The proof was insanely complicated, and very error-prone. It was harder to prove that the proof was correct than to convince yourself of the fact that switching a light switch turns on the light. Indeed the multiple whiteboards of proof included many skipped steps, skipped because they were too tedious to go into formally. Many steps were reached using the long-cherished method of Proof by Induction, others by Proof by Reductio ad Absurdum, and still others using Proof by Graduate Student.
For our homework, we had to prove the converse: if the light was off, and it's on now, prove that you flipped it.
I tried, I really did.
I spent hours in the library trying.
After a couple of hours I found a mistake in Dr. Zuck's original proof which I was trying to emulate. Probably I copied it down wrong, but it made me realize something: if it takes three hours of filling up blackboards to prove something trivial, allowing hundreds of opportunities for mistakes to slip in, this mechanism would never be able to prove things that are interesting.
Not that that matters to dynamic logicians: they're not in it for useful, they're in it for tenure.
I dropped the class and vowed never to go to graduate school in Computer Science.

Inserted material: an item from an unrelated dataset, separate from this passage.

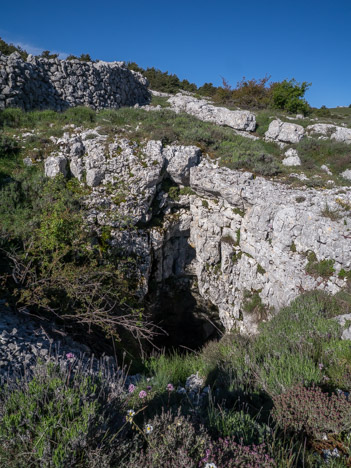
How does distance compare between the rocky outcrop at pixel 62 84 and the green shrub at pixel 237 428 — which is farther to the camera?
the rocky outcrop at pixel 62 84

The moral of the story is that computer science is not the same as software development. If you're really really lucky, your school might have a decent software development curriculum, although, they might not, because elite schools think that teaching practical skills is better left to the technical-vocational institutes and the prison rehabilitation programs. You can learn mere programming anywhere. We are Yale University, and we Mold Future World Leaders. You think your $160,000 tuition entititles you to learn about while loops? What do you think this is, some fly-by-night Java seminar at the Airport Marriott? Pshaw.
I've done a lot of software development and math, but, so far, little computer
science. Maybe that'll be my next degree.